1. Digital Humanities Summer Institute (University of Victoria, Canada)

Description: The Digital Humanities Summer Institute (DHSI) is an annual digital scholarship training institute that is organized for its community by the Electronic Textual Cultures Lab. Every summer, DHSI brings together faculty, staff, and students from the arts, humanities, library, and archives communities as well as independent scholars and participants from areas beyond. DHSI provides a community-based environment for discussing and learning about new technologies and how they influence teaching, research, creation, and preservation in different disciplines. Around 800-900 participants attend this time of intensive coursework, seminars, and lectures, where participants share ideas and methods as well as develop expertise in advanced technologies.

2. Digital Humanities @ Oxford Summer School (Oxford University)

Description: This summer school is part of the Digital Scholarship at Oxford (DiSc) initiative to explore, enhance, and enable work in this field.  They define their work as follows: “we are building a team of specialist research software engineers, working with other teams from around the University, providing networking and knowledge exchange events, supporting researchers in developing funding proposals, and providing funding for demonstrators and prototypes to help this process. Through these, we are leading national and international conversations, and establishing agile infrastructures for our researchers to build upon.
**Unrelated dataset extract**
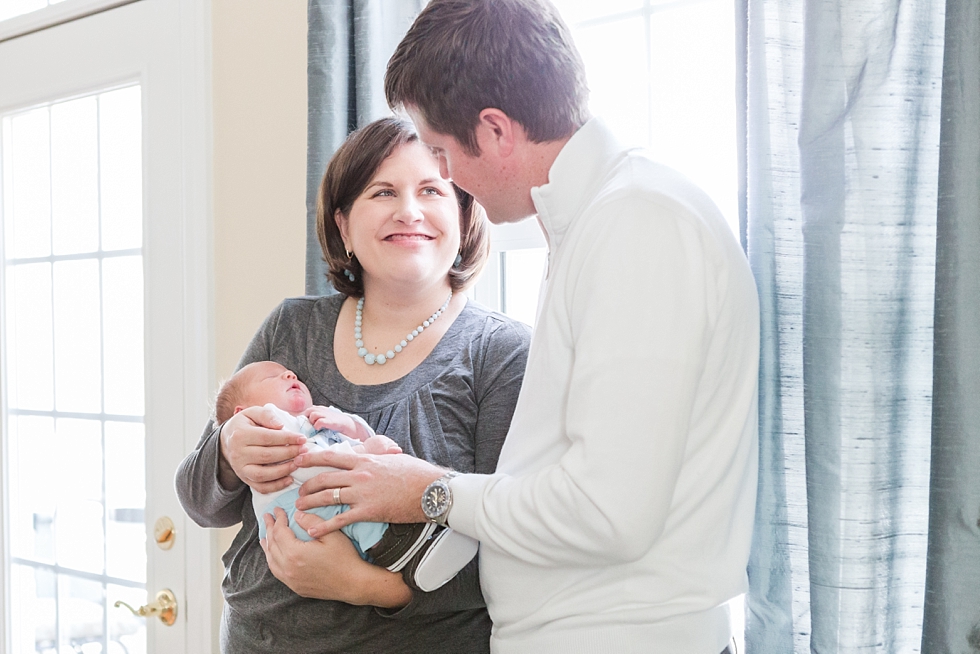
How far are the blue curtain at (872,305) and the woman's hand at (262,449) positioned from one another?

We are pleased to be collaborating with our colleagues across the Digital Scholarship landscape: DiSc’s mission in transforming Digital Scholarship sits in the broader digital transformation programme across the institution, embracing culture and processes as well as the underpinning technologies.”

3. European Summer University on Digital Humanities (Sponsored by DARIAH-EU)

Description: The European Summer University is directed at an international audience and offers a range of parallel weeklong workshops on important areas of Digital Humanities to students in their final years, (post)graduates, doctoral students, postdocs, teachers, librarians and technical assistants from all over Europe and beyond, who are or wish to be involved in the theoretical, experimental or practical application of computational methods in the various areas of the Humanities, in libraries and archives. It aims to bring together up to 60 (doctoral) students, young scholars and academics from the Arts and Humanities, Library Sciences, Social Sciences, the Arts and Engineering and Computer Sciences as equal partners to an interdisciplinary exchange of knowledge and experience in a multilingual and multicultural context and thus create the conditions for future project-based co-operations.